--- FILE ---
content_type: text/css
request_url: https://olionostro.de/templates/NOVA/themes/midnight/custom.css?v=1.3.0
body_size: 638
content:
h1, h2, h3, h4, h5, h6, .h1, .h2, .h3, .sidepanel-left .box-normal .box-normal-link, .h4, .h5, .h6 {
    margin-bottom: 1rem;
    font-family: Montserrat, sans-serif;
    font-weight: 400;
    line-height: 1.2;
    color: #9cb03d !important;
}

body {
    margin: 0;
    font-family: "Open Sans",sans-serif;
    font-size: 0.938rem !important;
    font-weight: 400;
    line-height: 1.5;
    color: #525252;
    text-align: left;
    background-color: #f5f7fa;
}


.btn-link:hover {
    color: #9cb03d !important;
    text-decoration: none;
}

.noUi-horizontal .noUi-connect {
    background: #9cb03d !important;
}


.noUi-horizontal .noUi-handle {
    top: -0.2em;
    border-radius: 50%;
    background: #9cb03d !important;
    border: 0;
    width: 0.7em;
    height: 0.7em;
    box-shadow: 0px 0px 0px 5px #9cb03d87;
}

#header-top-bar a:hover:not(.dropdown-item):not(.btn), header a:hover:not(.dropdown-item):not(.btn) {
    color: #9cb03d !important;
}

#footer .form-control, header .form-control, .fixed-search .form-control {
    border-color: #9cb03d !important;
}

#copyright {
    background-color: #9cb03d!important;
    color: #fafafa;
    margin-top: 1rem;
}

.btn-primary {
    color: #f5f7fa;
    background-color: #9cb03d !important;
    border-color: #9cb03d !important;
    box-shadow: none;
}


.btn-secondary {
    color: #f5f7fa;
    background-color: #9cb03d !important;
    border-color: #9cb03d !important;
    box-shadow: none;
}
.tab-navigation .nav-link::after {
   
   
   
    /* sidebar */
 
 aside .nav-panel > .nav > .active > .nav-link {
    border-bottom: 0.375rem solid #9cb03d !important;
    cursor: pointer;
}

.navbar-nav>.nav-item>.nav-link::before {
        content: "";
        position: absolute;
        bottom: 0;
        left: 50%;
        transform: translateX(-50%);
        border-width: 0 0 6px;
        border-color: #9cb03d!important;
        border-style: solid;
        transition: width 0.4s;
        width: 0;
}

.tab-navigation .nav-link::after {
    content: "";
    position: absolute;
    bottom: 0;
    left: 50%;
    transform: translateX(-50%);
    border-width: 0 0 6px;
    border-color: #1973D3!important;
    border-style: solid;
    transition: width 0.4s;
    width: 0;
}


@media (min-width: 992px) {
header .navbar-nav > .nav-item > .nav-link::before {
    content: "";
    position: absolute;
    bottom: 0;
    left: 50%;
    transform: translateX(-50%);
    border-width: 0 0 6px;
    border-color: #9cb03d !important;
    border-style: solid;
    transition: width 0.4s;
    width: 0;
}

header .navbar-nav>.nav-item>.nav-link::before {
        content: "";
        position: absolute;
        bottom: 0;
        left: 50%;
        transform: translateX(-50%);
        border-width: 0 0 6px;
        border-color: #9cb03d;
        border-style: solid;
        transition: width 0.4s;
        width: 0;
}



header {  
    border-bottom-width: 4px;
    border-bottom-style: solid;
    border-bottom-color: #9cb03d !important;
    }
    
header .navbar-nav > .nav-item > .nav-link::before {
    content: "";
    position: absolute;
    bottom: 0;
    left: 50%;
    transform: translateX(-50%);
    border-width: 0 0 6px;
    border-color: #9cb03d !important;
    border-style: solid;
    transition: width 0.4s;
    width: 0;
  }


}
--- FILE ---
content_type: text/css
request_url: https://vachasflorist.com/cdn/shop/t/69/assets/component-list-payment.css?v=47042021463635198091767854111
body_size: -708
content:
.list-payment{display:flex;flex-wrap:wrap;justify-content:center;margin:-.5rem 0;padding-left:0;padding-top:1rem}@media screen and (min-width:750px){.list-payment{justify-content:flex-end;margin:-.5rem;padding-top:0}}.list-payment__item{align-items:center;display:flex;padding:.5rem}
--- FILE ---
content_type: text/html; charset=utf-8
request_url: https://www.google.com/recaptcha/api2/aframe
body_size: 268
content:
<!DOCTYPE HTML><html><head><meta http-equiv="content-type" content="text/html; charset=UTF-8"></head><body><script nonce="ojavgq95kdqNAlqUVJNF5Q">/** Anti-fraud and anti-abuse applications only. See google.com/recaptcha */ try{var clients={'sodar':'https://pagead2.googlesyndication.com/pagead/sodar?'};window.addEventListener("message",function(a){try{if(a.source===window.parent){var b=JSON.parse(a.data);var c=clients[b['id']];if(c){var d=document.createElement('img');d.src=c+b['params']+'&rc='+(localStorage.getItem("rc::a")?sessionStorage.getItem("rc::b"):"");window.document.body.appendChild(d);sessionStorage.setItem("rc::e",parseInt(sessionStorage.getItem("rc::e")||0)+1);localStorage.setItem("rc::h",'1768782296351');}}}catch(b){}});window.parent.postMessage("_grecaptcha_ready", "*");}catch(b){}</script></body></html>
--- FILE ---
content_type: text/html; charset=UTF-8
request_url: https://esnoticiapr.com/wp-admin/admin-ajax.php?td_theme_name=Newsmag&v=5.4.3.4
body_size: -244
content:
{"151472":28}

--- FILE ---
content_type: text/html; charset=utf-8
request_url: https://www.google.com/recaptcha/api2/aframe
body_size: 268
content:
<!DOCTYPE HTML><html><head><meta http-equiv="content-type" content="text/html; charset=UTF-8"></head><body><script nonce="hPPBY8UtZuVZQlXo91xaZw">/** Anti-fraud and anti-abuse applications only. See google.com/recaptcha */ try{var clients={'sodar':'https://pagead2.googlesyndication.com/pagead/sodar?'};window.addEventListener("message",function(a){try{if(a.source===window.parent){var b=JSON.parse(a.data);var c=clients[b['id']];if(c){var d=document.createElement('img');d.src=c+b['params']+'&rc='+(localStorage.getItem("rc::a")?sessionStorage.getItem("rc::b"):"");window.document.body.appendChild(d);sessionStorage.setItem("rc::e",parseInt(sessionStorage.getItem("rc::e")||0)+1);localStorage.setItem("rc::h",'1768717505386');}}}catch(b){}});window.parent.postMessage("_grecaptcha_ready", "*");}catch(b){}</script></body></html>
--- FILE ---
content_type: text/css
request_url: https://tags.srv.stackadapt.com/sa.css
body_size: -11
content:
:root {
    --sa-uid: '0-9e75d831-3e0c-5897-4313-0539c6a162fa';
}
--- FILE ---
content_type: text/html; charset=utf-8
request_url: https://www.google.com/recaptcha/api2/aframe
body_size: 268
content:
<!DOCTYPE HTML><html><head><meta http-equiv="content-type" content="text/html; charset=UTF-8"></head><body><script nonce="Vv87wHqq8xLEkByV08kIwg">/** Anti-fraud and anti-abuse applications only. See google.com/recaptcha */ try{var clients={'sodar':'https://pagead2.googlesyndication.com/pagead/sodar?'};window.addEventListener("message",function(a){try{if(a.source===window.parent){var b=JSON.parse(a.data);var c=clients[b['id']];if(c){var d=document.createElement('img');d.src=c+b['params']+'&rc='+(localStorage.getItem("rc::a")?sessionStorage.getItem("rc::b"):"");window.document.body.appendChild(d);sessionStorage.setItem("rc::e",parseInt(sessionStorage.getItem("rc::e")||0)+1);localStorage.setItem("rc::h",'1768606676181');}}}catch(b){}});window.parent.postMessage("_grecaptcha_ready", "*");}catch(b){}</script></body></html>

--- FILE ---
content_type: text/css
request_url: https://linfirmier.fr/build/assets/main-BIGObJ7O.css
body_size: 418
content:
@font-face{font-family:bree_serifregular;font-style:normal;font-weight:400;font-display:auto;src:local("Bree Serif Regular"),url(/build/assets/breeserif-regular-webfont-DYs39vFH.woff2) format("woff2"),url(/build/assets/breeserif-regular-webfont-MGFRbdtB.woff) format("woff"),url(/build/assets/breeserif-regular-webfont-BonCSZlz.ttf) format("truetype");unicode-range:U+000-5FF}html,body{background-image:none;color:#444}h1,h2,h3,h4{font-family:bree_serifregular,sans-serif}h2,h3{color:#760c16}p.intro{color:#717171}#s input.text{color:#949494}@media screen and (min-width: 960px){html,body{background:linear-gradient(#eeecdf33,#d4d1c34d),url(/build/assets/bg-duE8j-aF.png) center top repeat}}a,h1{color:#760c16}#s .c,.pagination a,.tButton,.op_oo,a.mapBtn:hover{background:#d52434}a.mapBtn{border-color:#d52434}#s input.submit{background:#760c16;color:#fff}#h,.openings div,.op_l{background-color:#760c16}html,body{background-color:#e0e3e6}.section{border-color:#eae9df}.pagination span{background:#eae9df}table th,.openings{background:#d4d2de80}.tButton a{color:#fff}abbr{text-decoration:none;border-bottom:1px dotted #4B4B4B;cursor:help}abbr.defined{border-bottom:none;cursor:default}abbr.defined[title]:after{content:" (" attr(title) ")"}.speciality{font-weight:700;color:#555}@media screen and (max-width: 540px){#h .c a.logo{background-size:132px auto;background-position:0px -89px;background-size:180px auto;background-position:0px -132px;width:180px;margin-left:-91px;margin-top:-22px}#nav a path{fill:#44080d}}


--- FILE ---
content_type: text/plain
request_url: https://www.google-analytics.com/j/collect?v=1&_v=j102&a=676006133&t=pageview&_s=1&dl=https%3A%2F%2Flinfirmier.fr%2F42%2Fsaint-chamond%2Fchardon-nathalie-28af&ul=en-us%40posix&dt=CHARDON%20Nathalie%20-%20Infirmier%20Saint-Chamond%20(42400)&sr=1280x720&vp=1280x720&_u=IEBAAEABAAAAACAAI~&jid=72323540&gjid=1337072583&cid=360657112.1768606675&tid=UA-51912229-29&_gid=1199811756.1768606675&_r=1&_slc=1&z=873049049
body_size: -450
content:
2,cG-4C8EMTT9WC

- - - - - - -

What you should do:
Scan the listing for the string "align" and copy every line that carries it.

Written response:
    text-align: left;
.list-payment{display:flex;flex-wrap:wrap;justify-content:center;margin:-.5rem 0;padding-left:0;padding-top:1rem}@media screen and (min-width:750px){.list-payment{justify-content:flex-end;margin:-.5rem;padding-top:0}}.list-payment__item{align-items:center;display:flex;padding:.5rem}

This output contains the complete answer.